Peş peşe yıkıcı depremlerin yaşandığı 6 Şubat’ta ilk olarak Diyarbakır’daki ailesini aradı. Yaşıyorlardı, evleri hasar görmüştü ve kış koşullarında dışarıdaydılar. Hemen deprem bölgesine gitmek için gönüllü oldu. Önce Diyarbakır’a görevlendirme talep etti. Başka yere göndermeleri de kabulüydü.
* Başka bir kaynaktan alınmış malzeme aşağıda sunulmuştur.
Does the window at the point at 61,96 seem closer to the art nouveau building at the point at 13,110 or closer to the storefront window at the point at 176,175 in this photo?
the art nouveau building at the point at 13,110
Koordinasyonsuzluğu bizzat yaşadı
Koordinasyonsuzluk ve başka nedenlerle o gün yola çıkamadı. Ertesi günü Toplum Sağlığı Merkezi’ne görevlendirme olurunu almak için gitti. İstanbul İl Sağlık Müdürlüğü’nün çok yoğun olduğu, gönüllülerin gittiği, ‘olur’ yazılarının arkalarından yazılacağı söylendi. Aynı nedenlerle o gün de deprem bölgesine geçemedi. İstanbul Tabip Odası’nın (İTO) gönüllü listesine 6 Şubat’ta adını yazdırmıştı. Odanın bağışlarla aldığı karavan ve bir grup sağlıkçıyla 8 Şubat’ta, Adıyaman’a doğru yola çıkabildi. Bu arada odanın görevlendirme yazısını ilçe sağlık müdürlüğüne iletti. İlçedeki görevliler, il sağlık müdürlüğüne yazı yazdıklarını söyledi. Ancak 9 Şubat’ta hastaları arayınca, gerektiği gibi yerine hekim görevlendirilmediğini, hakkında tutanak tutulduğunu öğrendi. Adıyaman’dan Diyarbakır’a geçmekti niyeti. Ama Adıyaman’ın halini görünce ailesini de görmeyi gitmedi, orada kaldı.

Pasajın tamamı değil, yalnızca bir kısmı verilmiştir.